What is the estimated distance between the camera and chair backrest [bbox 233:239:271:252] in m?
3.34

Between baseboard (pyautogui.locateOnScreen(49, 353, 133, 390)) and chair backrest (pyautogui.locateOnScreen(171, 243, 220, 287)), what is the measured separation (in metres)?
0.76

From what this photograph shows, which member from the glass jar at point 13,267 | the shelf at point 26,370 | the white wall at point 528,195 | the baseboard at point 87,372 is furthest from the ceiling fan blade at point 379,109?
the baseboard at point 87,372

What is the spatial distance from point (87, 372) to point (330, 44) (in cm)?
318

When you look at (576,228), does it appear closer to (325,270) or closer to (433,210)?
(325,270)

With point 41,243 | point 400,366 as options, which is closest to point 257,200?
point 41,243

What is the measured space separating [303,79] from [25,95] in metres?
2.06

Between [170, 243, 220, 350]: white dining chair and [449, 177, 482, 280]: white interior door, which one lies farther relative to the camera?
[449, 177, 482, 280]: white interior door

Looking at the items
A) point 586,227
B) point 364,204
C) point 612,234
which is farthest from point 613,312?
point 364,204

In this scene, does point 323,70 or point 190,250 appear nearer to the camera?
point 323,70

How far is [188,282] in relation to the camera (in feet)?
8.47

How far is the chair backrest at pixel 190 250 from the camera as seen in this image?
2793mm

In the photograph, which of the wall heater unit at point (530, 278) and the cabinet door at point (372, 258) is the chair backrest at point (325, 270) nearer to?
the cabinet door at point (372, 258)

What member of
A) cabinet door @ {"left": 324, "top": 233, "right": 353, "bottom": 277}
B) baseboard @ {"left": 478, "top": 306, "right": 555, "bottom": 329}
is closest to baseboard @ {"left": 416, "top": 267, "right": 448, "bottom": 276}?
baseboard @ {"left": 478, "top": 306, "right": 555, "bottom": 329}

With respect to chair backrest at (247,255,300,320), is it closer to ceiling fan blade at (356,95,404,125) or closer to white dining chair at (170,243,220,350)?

-- -- --

## GOAL OF THE EXERCISE
Return, word for word, every line of the material from the one containing "What member of" through the last line, including both.

## OUTPUT OF THE EXERCISE
What member of
A) cabinet door @ {"left": 324, "top": 233, "right": 353, "bottom": 277}
B) baseboard @ {"left": 478, "top": 306, "right": 555, "bottom": 329}
is closest to baseboard @ {"left": 416, "top": 267, "right": 448, "bottom": 276}?
baseboard @ {"left": 478, "top": 306, "right": 555, "bottom": 329}

With respect to chair backrest at (247,255,300,320), is it closer to ceiling fan blade at (356,95,404,125) or closer to white dining chair at (170,243,220,350)?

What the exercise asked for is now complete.